# good hotel in Antalya



## mtojiev (Feb 28, 2012)

Dear all,

I would appreciate it if anyone could recommend me a good (4 or 5star) hotel in Antalya, which is not far from the airport and at the same time convenient for tours around Antalya.

Thanks,


----------



## efzun (May 7, 2012)

hi , ı can say that all the hotels are in the city center . but it is easy to go to airport , ı can recommend you talya or dedeman hotel


----------



## DBMaster2k (May 7, 2012)

im also recommend you dedeman resort.


----------



## aysem (May 7, 2012)

There are too many hotels in Belek area, newly built and very luxurious. Although Belek is not very near to the airport, you can easily rent a car and travel around. 
I have heard good things about Limak Lara as well.
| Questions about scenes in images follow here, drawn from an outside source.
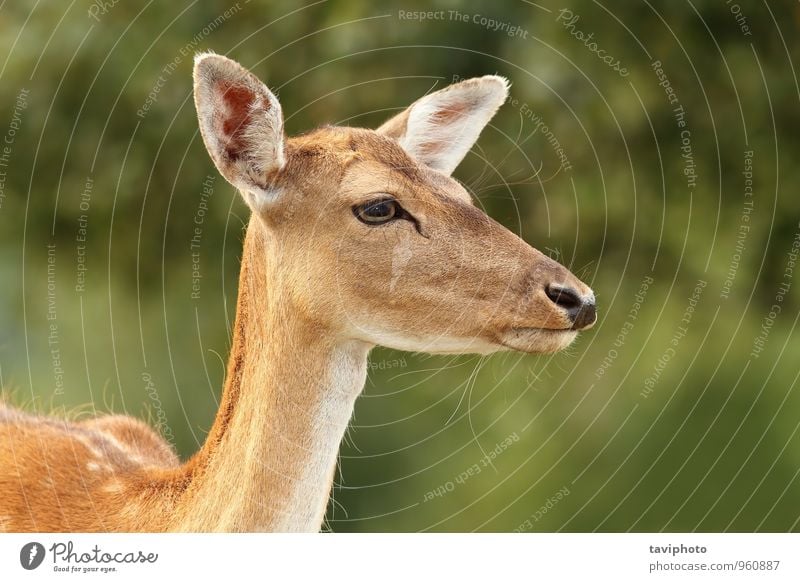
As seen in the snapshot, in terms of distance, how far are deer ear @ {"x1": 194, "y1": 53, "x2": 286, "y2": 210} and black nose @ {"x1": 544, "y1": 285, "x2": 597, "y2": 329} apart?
110 centimetres

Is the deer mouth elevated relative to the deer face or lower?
lower

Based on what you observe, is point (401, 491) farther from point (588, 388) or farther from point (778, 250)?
point (778, 250)

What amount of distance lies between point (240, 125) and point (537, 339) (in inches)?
51.3

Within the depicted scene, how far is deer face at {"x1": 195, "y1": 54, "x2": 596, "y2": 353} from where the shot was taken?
439 centimetres

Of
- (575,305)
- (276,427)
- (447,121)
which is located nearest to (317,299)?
(276,427)

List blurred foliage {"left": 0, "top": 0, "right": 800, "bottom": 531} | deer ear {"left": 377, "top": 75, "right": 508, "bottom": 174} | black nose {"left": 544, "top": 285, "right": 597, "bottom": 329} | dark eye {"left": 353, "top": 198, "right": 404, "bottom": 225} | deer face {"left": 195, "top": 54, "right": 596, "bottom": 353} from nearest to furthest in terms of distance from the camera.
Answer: black nose {"left": 544, "top": 285, "right": 597, "bottom": 329} → deer face {"left": 195, "top": 54, "right": 596, "bottom": 353} → dark eye {"left": 353, "top": 198, "right": 404, "bottom": 225} → deer ear {"left": 377, "top": 75, "right": 508, "bottom": 174} → blurred foliage {"left": 0, "top": 0, "right": 800, "bottom": 531}

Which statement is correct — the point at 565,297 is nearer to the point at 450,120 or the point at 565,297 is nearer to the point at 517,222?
the point at 450,120

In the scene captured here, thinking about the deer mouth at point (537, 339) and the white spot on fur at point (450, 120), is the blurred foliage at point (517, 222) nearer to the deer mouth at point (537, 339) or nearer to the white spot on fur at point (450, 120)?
the white spot on fur at point (450, 120)

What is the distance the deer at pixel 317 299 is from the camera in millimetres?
4375

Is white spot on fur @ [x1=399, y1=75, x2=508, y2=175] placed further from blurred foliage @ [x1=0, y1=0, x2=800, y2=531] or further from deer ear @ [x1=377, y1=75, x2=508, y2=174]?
blurred foliage @ [x1=0, y1=0, x2=800, y2=531]

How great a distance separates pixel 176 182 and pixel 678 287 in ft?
12.0

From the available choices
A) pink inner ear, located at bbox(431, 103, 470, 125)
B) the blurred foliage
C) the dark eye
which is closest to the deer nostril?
the dark eye

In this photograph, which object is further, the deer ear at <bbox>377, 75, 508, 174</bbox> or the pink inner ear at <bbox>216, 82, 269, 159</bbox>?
the deer ear at <bbox>377, 75, 508, 174</bbox>

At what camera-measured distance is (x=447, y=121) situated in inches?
206
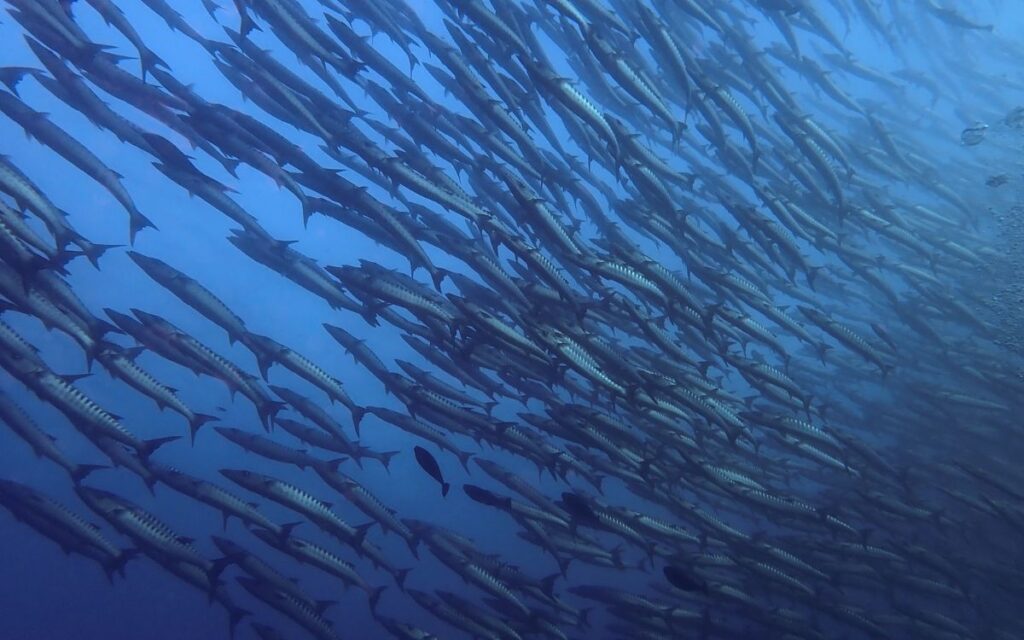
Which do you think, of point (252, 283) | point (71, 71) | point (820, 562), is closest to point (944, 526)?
point (820, 562)

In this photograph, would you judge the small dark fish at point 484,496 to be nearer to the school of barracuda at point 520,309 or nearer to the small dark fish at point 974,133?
the school of barracuda at point 520,309

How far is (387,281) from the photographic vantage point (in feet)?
20.6

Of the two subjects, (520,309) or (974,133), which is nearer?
(520,309)

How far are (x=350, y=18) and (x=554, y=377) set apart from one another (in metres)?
4.16

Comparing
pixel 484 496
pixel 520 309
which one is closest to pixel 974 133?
pixel 520 309

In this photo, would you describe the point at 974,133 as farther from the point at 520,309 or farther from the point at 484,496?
the point at 484,496

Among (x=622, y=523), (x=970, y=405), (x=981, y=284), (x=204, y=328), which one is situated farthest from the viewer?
(x=204, y=328)

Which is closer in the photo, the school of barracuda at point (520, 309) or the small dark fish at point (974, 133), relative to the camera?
the school of barracuda at point (520, 309)

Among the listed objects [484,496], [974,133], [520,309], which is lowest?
[484,496]

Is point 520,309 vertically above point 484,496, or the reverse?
point 520,309

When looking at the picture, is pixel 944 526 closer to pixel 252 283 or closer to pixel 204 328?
pixel 204 328

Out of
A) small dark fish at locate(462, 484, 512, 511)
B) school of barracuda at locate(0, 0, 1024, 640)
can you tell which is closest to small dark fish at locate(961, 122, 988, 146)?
school of barracuda at locate(0, 0, 1024, 640)

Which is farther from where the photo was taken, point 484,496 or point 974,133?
point 974,133

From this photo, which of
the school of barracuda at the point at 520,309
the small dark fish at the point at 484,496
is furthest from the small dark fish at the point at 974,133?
the small dark fish at the point at 484,496
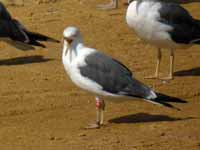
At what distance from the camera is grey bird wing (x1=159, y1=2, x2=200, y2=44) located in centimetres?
1124

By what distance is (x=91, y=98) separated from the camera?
10.1 metres

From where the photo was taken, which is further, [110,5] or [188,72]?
[110,5]

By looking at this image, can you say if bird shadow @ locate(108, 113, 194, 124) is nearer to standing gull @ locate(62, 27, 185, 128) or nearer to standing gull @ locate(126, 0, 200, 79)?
standing gull @ locate(62, 27, 185, 128)

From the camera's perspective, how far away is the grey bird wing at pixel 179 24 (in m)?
11.2

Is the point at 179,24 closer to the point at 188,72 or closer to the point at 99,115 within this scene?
the point at 188,72

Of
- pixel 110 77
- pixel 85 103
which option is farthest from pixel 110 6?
pixel 110 77

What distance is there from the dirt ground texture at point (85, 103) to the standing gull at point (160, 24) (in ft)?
1.49

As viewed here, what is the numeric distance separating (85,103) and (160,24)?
1970 mm

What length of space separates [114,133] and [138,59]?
3418 millimetres

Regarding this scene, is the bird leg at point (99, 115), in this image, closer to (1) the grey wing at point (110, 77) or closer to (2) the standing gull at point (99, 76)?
(2) the standing gull at point (99, 76)

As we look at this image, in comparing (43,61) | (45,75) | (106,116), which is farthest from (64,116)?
(43,61)

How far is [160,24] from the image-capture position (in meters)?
11.2

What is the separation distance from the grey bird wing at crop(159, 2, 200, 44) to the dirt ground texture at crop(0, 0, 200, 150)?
1.64 ft

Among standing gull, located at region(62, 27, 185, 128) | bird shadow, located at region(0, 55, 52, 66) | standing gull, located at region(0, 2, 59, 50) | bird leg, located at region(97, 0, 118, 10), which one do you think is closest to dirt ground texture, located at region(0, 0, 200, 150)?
bird shadow, located at region(0, 55, 52, 66)
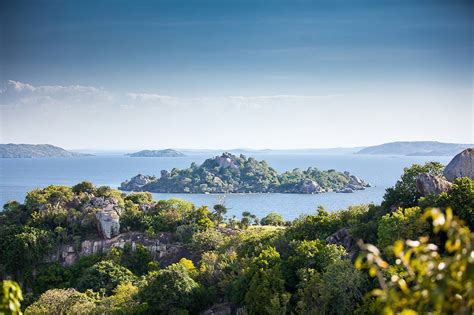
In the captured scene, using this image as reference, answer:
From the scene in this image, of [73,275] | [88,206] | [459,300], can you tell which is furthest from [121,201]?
[459,300]

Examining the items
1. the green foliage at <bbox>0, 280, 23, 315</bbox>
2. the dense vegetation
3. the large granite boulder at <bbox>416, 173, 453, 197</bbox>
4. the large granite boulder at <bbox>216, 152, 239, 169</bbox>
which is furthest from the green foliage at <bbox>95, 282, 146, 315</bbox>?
the large granite boulder at <bbox>216, 152, 239, 169</bbox>

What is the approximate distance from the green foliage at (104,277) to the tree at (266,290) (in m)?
10.2

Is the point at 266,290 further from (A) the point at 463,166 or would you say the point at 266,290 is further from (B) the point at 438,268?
(B) the point at 438,268

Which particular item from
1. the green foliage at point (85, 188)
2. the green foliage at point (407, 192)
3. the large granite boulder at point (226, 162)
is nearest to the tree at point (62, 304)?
the green foliage at point (407, 192)

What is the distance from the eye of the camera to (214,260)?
1184 inches

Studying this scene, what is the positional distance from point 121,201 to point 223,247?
13.3m

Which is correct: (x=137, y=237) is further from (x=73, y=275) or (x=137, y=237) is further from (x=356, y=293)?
(x=356, y=293)

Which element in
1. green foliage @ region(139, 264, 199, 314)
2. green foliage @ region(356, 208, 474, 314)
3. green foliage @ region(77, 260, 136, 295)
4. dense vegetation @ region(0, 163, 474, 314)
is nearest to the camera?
green foliage @ region(356, 208, 474, 314)

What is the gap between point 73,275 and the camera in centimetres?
3356

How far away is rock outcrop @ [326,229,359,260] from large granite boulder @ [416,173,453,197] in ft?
16.5

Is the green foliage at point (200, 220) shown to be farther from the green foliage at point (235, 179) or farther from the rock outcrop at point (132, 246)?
the green foliage at point (235, 179)

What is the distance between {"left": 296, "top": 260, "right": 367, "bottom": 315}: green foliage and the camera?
70.1 ft

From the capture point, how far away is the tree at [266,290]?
874 inches

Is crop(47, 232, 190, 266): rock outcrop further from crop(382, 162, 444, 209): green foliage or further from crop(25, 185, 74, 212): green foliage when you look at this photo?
crop(382, 162, 444, 209): green foliage
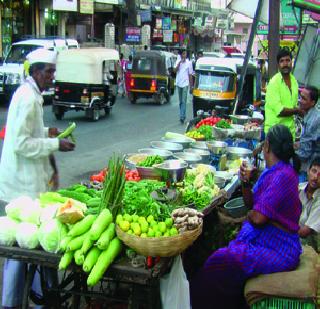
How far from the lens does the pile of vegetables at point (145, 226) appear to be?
3.19m

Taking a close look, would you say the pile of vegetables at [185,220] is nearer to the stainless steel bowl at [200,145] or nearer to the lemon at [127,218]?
the lemon at [127,218]

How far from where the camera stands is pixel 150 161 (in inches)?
200

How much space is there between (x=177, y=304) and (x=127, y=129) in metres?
11.7

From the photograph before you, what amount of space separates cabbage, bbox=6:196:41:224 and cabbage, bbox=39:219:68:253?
0.67 ft

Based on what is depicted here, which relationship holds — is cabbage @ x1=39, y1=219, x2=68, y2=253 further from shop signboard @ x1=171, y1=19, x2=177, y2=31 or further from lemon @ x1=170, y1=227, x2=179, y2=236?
shop signboard @ x1=171, y1=19, x2=177, y2=31

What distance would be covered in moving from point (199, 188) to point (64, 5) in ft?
79.9

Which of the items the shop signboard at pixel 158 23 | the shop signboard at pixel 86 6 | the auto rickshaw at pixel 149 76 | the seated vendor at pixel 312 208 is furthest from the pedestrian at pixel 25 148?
the shop signboard at pixel 158 23

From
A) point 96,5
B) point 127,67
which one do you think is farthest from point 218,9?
point 127,67

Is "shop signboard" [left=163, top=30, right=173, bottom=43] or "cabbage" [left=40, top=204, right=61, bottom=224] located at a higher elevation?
"cabbage" [left=40, top=204, right=61, bottom=224]

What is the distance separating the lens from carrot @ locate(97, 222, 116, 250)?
10.5ft

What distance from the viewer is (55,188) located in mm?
4348

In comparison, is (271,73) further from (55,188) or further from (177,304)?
(177,304)

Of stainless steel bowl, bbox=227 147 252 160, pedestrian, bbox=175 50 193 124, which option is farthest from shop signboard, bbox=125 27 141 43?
stainless steel bowl, bbox=227 147 252 160

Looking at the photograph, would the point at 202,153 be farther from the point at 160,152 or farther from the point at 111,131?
the point at 111,131
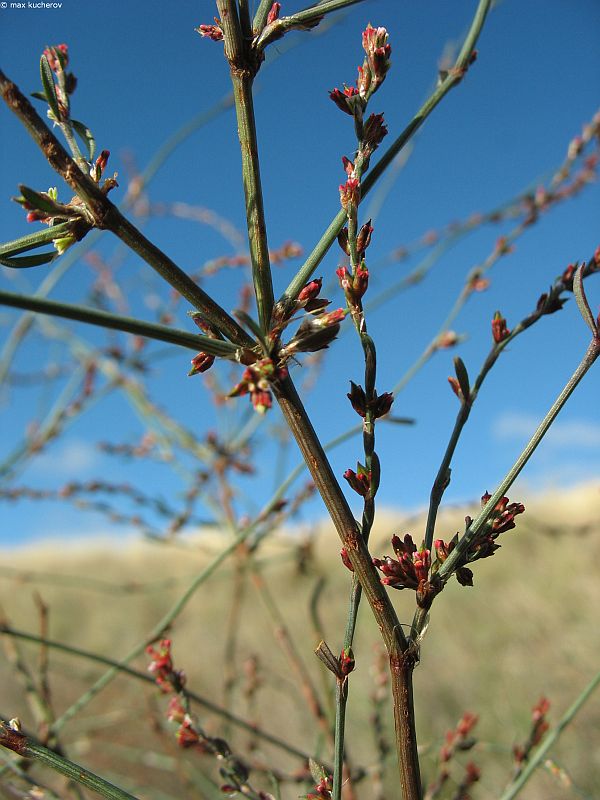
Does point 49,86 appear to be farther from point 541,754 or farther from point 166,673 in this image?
point 541,754

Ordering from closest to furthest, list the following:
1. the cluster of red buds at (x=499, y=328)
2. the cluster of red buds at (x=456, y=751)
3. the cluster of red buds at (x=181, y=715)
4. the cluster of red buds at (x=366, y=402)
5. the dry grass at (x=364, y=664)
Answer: the cluster of red buds at (x=366, y=402), the cluster of red buds at (x=499, y=328), the cluster of red buds at (x=181, y=715), the cluster of red buds at (x=456, y=751), the dry grass at (x=364, y=664)

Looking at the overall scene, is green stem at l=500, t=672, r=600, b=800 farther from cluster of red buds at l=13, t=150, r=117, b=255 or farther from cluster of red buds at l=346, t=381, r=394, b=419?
cluster of red buds at l=13, t=150, r=117, b=255

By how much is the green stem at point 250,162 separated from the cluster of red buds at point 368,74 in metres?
0.10

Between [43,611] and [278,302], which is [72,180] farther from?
[43,611]

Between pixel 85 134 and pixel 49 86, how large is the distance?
0.05 metres

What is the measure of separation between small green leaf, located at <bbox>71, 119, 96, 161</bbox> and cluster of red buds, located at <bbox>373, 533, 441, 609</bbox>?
0.49 metres

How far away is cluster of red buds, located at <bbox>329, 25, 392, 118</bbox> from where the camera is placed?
0.73 metres

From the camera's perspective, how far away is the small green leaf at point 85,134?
2.26ft

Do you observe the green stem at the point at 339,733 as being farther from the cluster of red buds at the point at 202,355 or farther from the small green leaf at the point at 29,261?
the small green leaf at the point at 29,261

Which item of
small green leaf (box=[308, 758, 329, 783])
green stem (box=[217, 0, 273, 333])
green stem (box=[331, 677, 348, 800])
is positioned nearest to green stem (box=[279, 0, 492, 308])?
green stem (box=[217, 0, 273, 333])

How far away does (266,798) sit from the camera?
2.87ft

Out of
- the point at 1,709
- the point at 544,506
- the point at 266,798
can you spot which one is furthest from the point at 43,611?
the point at 544,506

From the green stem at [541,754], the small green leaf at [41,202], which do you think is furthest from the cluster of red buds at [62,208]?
the green stem at [541,754]

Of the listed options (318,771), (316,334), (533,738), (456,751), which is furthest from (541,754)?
(316,334)
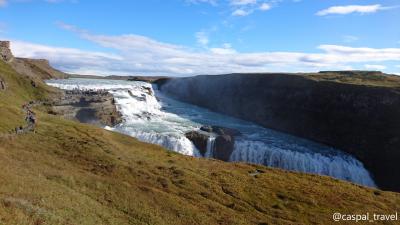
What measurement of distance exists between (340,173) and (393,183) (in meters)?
14.1

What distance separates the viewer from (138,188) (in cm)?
3666

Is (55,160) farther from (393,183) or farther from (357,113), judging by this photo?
(357,113)

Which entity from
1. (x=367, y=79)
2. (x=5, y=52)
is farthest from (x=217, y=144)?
(x=367, y=79)

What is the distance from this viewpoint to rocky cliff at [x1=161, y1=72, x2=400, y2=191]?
307ft

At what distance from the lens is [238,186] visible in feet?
145

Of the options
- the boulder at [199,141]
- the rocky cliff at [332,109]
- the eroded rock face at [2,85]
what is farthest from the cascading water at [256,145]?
the eroded rock face at [2,85]

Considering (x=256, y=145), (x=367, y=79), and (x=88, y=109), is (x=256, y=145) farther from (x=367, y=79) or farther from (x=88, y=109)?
(x=367, y=79)

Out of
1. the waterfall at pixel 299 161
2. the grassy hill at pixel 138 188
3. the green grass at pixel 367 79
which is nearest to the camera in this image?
the grassy hill at pixel 138 188

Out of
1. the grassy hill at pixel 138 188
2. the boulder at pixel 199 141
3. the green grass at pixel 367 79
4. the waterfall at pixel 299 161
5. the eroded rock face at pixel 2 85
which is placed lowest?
the waterfall at pixel 299 161

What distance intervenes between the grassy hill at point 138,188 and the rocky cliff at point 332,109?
46.2 metres

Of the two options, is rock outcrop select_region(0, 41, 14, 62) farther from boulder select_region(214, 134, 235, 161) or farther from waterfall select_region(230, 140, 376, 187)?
waterfall select_region(230, 140, 376, 187)

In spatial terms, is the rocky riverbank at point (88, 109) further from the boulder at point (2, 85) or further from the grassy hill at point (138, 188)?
the grassy hill at point (138, 188)

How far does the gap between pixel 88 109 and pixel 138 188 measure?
6027cm

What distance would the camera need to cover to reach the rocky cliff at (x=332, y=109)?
93613mm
And Hillside Su is another option which is very very popular. (nightly prices might be nightmares during the high season june-august)


----------



## tally71 (May 16, 2012)

Hi,

I stayed at the Dogan Hotel in Antalya last July and can thoroughly recommend it. It is within walking distance of Kaleici (old town).

It has a swimming pool, internet facility, buffet style breakfast and optional buffet evening meal-lovely food.

Staff are friendly and helpful, speak german and english. A quiet hotel but within walking distance of harbour, shops and old town, they also can arrange trips for you.


----------